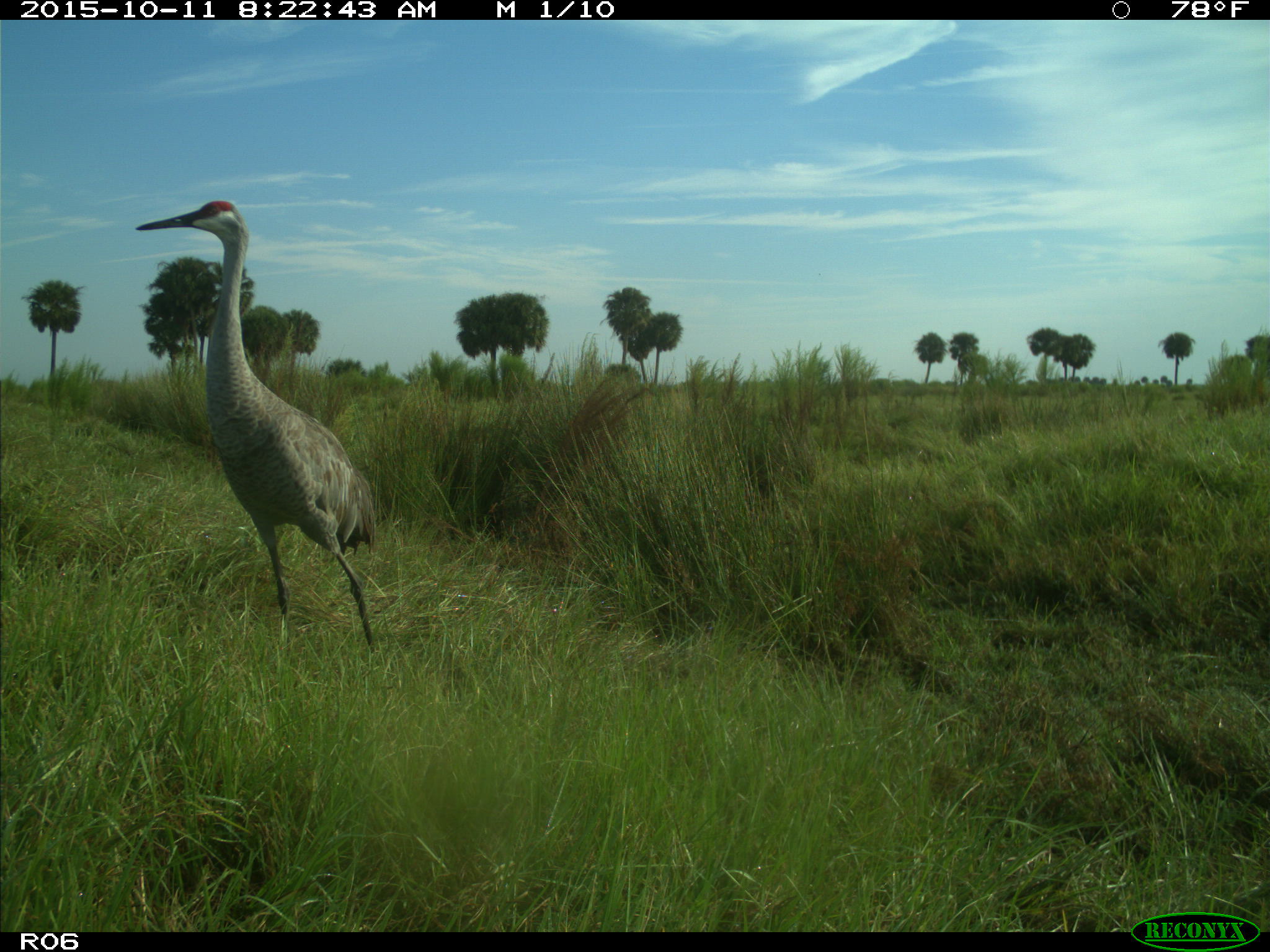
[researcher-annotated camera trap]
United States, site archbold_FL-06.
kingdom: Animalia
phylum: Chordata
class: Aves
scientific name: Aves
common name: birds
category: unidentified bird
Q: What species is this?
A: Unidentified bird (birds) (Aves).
◇ ◇ ◇ ◇
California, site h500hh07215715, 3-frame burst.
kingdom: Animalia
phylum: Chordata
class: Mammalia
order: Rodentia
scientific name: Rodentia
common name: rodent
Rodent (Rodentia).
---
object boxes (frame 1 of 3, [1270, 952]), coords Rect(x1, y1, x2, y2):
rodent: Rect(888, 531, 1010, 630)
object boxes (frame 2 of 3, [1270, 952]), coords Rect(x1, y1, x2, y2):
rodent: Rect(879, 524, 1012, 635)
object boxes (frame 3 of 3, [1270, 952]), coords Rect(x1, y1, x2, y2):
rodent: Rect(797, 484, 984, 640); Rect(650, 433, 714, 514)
◇ ◇ ◇ ◇
_WORK REQUIRED_:
All lines above from the one holding "United States, site archbold_FL-06." to the one holding "A: Unidentified bird (birds) (Aves).", inclusive, are to be copied exactly; no other line is wanted.

_ANSWER BOX_:
United States, site archbold_FL-06.
kingdom: Animalia
phylum: Chordata
class: Aves
scientific name: Aves
common name: birds
category: unidentified bird
Q: What species is this?
A: Unidentified bird (birds) (Aves).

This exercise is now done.